→ **Exercices à traiter**:
a: D'après le texte sur la légende des origines de Mollières, répondez aux questions suivantes :
(i) De quel village les trois jeunes gens sont-ils partis ?
(ii) Quel nom porte aujourd'hui la vallée dite de Lantosque ?
(iii) Qu'ont donné les parents en dot aux filles ?
b: Rédigez la suite du texte sur la légende des origines de Mollières, en reprenant après sa dernière phrase.

→ **Texte extrait**:
┌────────

Histoire : les origines

1) La légende

          Il y avait à Berre, village du Comté de Nice dans la vallée du Paillon ( l’histoire ne dit pas en quelle époque), trois jeunes gens indisciplinés, qui supportaient mal l’autorité parentale et réfractaires à tout bon conseil qui leur venait de leur famille ou de leur voisinage. Ils avaient déjà commis ensemble ou séparément plusieurs larcins à Berre même et dans les villages des environs. La police de l’époque avait été alertée. Nos trois héros étaient recherchés.

          Ils décidèrent alors ensemble de quitter Berre à la recherche d’un quartier assez éloigné où ils y puissent vivre en toute tranquillité sans avoir à être inquiétés par les sbires.

          Avec l’escorte de quelques écus qu’ils avaient pu de diverses manières soustraire à leurs parents, ils se mirent en voyage. Ils voyagèrent pendant plusieurs jours ou semaines sans aucun but fixe, mais dans la seule intention de s’éloigner de Berre où ils avaient des comptes à rendre.

          Après avoir parcouru la vallée dite de Lantosque, aujourd’hui la Vésubie, ils poursuivirent dans le val qui fut ensuite dénommé Mouliera, Molieras, Mollières, du provençal moula, lieu humide, aqueux, en raison des très nombreuses sources.

          Après s’être installés tant bien que mal en ce quartier qui était incontestablement le leur en vertu du droit du premier occupant, il était tout naturel qu’ils songeassent à se marier. Mais qui des villages voisins aurait consenti à donner sa fille à des bandits ?

          Ainsi, à l’image des premiers habitants de la Ville Eternelle, ils décidèrent de recourir au rapt pour se procurer une compagne. Les victimes, peut être plus ou moins consentantes, furent trois jeunes pastourelles des villages limitrophes, qui s’éloignaient de la ferme pour faire paître chèvres et moutons sur les flancs de la montagne. Les pères des jeunes filles, après avoir redouté bien tout autre malheur, découvrirent le lieu où elles étaient quasiment prisonnières. Avec grands renforts de parents et voisins, ils se présentèrent aux armes pour réclamer leur bien.

          Mais la guerre n’eut pas lieu. Les filles, qui entre temps étaient devenues amoureuses de leurs ravisseurs, s’interposèrent et les parents durent bien, bon gré mal gré, s’incliner devant le fait accompli et en gage d’amitié ils donnèrent en dot aux filles un couple d’animaux domestiques.

          C’est ainsi que ces trois jeunes ménages engendrèrent les trois grandes familles de Mollières : les Giuge, les Richier et les Graglia. ( Les Mario et les Puons, qui se sont établis surtout aux hameaux de l'Educh, la Liouma, et Pierre Blanche, sont censés être remontés de Saint Sauveur.)

          On raconte encore que les Graglia après quelques temps auraient voulu quitter les lieux, mais leur manque de confiance dans l’avenir fut puni dans leur descendance. En effet, il n’y eut jamais au village qu’une famille Graglia, exceptionnellement deux ou trois, mais pas pour longtemps, et cela par effet d’émigration ou manque de progéniture mâle.

└────────

→ **Lignes fournies**:

┌────────

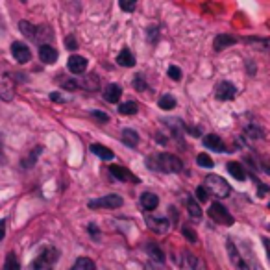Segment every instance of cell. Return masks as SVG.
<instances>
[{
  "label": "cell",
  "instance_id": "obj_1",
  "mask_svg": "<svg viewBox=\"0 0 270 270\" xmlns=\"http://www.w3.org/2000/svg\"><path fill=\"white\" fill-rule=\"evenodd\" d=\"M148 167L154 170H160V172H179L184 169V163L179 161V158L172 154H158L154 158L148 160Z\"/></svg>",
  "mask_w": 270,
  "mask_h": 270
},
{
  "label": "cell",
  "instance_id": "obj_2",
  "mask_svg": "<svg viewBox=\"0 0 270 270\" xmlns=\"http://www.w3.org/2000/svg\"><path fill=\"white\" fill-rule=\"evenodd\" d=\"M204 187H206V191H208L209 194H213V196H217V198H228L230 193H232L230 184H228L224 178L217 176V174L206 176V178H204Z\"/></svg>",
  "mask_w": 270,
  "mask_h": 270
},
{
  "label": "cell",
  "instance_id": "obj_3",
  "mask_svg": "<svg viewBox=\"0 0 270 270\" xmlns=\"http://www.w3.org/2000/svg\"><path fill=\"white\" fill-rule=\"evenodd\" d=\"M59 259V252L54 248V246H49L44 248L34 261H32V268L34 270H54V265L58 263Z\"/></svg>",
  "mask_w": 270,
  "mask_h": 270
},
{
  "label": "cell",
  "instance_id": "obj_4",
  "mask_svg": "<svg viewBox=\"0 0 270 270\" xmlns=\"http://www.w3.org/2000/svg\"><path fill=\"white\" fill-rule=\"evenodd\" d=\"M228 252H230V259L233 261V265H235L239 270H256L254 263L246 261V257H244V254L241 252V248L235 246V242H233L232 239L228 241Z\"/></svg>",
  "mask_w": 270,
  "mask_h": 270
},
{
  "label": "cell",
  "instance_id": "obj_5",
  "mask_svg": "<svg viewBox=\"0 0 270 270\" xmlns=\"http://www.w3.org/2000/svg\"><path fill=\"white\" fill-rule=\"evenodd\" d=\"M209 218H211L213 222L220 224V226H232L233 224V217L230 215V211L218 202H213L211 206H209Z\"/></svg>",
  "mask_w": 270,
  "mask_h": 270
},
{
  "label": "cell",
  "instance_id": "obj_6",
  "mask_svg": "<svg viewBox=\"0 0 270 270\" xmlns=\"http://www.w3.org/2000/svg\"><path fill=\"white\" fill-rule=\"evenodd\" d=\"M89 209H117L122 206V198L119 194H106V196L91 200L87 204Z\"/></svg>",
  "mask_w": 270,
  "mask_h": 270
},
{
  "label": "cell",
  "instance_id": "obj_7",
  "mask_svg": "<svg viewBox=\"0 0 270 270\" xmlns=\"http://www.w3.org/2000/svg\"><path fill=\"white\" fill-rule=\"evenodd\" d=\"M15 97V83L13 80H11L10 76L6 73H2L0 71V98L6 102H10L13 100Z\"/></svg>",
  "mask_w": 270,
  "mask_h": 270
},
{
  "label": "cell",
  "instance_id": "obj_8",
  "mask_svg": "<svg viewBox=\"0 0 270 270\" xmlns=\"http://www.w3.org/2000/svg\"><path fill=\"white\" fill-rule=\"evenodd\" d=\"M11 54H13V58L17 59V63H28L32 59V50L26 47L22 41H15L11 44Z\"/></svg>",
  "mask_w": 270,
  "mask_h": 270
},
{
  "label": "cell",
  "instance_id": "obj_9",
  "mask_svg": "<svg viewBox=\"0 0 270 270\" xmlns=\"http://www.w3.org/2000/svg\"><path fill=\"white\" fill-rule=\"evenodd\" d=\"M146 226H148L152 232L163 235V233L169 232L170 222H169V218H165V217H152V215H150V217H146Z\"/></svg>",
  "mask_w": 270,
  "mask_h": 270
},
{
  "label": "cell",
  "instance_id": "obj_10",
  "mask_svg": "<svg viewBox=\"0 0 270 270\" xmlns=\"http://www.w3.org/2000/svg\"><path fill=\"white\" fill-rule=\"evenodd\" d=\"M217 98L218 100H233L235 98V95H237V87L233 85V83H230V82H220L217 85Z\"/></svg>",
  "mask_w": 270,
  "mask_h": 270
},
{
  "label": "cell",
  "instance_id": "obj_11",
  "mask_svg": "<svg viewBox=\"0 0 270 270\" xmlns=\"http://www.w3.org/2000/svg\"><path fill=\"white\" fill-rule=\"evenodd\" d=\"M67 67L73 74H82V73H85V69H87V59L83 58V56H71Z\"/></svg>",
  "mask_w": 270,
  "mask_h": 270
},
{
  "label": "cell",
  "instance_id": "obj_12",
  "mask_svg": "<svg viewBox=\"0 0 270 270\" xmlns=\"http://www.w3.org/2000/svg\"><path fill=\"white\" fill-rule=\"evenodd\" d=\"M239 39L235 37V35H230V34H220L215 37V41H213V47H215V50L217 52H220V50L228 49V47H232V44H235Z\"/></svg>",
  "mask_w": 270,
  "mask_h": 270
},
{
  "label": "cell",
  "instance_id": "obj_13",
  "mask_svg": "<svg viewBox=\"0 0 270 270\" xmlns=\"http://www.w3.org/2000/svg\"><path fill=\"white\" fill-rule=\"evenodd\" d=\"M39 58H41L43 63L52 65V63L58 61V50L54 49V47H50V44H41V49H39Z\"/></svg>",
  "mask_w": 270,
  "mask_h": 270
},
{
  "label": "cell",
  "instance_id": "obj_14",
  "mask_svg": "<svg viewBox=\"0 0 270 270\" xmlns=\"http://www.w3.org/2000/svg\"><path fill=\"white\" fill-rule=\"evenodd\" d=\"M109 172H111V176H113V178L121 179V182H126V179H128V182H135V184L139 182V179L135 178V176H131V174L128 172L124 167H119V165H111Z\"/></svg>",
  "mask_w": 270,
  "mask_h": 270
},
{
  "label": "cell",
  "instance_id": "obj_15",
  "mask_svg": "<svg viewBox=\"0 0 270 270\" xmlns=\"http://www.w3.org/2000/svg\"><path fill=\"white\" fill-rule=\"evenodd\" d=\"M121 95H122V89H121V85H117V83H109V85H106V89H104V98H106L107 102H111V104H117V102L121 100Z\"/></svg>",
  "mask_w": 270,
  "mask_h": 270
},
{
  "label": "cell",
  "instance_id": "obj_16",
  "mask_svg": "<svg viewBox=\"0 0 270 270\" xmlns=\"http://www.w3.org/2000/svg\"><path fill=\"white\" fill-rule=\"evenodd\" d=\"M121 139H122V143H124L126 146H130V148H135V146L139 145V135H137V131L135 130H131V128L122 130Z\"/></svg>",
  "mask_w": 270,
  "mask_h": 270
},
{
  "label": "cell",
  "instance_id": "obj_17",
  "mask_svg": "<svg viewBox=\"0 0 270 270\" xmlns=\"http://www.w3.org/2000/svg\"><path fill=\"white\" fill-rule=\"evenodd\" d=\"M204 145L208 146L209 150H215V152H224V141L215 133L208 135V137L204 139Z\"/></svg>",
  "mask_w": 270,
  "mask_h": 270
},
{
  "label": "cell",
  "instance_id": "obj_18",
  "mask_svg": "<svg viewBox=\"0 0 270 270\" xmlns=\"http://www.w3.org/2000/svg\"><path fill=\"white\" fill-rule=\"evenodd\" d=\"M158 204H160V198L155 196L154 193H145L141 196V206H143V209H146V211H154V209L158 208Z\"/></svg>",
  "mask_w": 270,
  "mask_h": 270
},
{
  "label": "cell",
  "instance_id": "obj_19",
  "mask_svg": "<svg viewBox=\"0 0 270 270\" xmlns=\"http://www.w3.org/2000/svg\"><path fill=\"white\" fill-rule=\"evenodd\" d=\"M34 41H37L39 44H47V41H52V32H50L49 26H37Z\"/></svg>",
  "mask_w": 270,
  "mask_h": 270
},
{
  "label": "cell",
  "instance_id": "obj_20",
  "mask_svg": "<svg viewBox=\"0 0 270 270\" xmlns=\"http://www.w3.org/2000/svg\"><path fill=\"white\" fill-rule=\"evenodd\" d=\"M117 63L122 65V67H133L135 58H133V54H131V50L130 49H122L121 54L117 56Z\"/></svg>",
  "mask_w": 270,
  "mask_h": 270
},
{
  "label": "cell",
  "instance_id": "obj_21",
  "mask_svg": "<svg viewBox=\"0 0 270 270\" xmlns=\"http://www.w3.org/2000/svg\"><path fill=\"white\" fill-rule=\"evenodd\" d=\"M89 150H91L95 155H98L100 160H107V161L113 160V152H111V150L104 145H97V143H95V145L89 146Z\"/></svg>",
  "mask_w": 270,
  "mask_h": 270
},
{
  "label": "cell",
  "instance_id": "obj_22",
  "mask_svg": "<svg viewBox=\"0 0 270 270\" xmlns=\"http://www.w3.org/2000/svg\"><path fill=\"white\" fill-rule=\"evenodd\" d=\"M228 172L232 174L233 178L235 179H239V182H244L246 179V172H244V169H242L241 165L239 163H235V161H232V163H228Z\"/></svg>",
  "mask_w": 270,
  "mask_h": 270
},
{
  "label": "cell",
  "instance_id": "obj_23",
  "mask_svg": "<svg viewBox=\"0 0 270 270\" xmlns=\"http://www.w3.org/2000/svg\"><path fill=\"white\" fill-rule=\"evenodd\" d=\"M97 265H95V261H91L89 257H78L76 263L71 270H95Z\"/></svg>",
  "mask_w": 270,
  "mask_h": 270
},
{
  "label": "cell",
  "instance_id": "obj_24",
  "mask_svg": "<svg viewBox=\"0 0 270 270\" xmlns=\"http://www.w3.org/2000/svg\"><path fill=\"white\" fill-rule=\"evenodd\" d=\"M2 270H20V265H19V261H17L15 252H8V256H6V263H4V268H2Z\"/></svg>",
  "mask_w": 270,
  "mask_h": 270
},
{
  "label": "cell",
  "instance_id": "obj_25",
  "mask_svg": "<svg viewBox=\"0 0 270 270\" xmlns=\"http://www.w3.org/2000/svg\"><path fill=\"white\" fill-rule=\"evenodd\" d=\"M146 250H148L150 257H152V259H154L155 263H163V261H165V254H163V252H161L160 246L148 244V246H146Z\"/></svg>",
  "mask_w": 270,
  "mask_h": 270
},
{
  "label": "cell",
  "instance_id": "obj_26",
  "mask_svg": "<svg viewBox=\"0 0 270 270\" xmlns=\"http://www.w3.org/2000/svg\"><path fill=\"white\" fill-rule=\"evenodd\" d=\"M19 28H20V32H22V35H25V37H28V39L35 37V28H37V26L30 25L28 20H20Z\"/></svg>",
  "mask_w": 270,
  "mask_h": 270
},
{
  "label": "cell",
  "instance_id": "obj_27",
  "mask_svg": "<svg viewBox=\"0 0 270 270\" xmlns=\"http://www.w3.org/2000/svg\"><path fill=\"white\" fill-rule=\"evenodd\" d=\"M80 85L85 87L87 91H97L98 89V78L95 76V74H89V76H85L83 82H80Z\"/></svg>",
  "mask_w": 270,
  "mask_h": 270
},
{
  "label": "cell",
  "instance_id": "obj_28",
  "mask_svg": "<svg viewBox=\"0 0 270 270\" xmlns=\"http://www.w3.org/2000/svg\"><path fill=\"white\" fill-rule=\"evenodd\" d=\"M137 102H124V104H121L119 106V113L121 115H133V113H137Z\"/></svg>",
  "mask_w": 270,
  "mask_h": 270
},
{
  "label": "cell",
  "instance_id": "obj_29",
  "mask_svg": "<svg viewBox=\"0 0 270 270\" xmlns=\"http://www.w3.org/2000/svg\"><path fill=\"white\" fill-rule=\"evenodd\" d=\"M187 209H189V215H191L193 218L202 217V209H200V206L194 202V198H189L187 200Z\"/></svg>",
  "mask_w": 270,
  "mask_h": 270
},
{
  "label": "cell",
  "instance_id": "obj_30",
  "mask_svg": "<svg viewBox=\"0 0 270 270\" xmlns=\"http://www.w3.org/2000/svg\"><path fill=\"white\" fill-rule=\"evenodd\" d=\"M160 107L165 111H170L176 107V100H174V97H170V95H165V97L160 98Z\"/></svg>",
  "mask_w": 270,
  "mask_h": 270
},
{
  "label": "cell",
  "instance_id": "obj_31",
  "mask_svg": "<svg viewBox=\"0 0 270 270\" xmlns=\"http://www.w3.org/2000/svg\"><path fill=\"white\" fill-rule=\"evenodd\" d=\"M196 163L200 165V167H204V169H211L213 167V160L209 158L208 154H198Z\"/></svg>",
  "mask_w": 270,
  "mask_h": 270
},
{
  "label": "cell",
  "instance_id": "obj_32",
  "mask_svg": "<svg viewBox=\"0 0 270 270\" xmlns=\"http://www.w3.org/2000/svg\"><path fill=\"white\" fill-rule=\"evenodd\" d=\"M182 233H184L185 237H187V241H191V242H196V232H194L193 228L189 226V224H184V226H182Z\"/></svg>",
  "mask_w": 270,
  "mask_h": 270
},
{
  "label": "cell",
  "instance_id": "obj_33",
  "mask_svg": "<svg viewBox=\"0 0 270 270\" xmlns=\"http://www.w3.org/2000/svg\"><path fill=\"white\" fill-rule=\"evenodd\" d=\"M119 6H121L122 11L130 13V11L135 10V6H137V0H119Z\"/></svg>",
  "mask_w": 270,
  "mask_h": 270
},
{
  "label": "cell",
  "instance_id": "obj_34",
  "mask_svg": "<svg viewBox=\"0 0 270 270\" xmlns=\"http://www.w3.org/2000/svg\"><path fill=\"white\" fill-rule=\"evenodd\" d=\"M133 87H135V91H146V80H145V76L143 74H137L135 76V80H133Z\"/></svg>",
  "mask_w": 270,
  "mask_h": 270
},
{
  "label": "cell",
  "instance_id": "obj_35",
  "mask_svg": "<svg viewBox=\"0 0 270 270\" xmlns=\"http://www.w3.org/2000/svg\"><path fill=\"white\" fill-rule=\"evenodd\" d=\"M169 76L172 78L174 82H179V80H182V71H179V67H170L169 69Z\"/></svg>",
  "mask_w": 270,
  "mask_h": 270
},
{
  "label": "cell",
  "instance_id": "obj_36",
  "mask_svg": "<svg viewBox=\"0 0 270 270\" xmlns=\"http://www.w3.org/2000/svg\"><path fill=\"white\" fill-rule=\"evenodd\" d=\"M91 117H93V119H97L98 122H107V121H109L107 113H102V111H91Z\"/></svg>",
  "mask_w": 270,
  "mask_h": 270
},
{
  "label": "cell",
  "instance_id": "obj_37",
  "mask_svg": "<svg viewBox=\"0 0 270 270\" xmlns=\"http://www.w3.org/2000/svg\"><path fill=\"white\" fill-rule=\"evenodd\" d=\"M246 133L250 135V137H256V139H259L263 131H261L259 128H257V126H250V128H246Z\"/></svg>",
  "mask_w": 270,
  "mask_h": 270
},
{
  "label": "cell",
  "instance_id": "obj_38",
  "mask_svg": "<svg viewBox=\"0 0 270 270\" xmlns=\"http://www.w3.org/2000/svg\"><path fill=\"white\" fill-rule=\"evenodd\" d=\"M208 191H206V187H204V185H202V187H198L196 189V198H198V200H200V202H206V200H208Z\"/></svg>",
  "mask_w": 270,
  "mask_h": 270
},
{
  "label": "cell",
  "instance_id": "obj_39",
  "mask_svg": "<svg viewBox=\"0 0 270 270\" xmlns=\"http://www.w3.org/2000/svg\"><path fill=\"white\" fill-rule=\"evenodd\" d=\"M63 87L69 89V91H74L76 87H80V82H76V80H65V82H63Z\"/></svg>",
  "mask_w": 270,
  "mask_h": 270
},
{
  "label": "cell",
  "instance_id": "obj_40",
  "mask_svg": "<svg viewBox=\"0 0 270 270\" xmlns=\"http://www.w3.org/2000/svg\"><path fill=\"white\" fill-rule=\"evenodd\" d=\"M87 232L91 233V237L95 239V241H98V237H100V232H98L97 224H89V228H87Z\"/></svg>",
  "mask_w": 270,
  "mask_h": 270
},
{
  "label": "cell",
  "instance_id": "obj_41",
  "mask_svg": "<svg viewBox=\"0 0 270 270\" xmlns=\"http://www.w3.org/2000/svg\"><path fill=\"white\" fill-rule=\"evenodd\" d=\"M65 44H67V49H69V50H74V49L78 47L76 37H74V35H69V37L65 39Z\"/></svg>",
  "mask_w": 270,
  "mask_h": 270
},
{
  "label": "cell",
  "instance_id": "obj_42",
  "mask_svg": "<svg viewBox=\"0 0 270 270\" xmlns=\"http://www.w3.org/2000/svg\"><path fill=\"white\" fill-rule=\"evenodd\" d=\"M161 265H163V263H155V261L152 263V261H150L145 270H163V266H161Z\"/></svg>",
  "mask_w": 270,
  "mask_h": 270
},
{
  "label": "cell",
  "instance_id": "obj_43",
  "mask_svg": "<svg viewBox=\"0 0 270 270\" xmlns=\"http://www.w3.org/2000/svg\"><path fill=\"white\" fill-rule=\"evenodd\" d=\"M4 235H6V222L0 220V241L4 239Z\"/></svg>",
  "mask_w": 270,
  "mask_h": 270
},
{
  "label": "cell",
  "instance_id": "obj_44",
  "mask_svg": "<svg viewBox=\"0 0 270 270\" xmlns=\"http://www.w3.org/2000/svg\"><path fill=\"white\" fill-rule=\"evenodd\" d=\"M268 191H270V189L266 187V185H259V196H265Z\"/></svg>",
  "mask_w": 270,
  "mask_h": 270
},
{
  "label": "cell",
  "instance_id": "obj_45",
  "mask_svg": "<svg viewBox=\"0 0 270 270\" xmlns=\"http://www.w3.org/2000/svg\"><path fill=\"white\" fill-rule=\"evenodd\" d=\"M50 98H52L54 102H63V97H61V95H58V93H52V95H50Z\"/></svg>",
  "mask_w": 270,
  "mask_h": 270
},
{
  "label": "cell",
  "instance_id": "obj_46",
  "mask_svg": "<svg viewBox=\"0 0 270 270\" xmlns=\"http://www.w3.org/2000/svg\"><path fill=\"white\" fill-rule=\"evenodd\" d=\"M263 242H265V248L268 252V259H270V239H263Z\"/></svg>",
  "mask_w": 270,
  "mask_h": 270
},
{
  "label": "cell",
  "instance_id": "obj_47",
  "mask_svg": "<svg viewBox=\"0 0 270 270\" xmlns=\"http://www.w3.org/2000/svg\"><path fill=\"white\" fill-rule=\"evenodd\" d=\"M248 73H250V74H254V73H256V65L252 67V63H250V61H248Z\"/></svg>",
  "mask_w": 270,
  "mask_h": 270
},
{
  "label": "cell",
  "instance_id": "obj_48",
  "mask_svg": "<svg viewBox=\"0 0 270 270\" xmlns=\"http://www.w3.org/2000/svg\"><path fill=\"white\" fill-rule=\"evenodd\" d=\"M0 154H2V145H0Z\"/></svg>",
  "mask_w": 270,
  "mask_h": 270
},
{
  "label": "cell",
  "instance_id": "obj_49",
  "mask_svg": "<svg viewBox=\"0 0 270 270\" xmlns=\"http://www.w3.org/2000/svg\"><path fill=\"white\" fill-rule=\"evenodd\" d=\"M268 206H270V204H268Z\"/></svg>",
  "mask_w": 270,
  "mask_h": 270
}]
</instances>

└────────
┌────────

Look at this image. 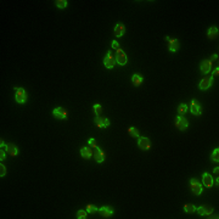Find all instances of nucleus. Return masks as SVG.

└────────

→ **Liste des réponses**:
a:
(i) De Berre, village du Comté de Nice dans la vallée du Paillon.
(ii) La Vésubie.
(iii) Un couple d'animaux domestiques.

b:
          Cette histoire transmise oralement de père en fils est parvenue jusqu’à nous. Elle a été reproduite par Carlo Prandi, le curé-poète, dans son ouvrage sur Mollières intitulé Il villaggio non sanzionato. Malheureusement ce livre, après l’incendie de Mollières en 1944, s’est avéré introuvable.

          Le conte, disons, ne manque pas d’avoir un côté sympathique, voire poétique, mais a-t-il un fondement historique ?

          On l’a cru pendant longtemps, puisque l’un au moins des trois patronymes cités ci-dessus, Richier, existait à Berre. Mais des recherches relativement récentes ont établi que le plus ancien des Richier connus à Berre et répondant au nom bien Savoyard d’Amedeo, était né à Mollières vers l’an 1752, fils cadet de Lipau Lorenzo Richier et de Ludovica Bergondi (Bergondi étant un patronymique de Valdeblore). « Pour que la légende aye un fondement historique, écrit M. Lucien Richier, que la famille Richier se soit éteinte à Berre bien avant le XVIII° siècle, et puis reconstituée par ce Amedeo venu de Mollières.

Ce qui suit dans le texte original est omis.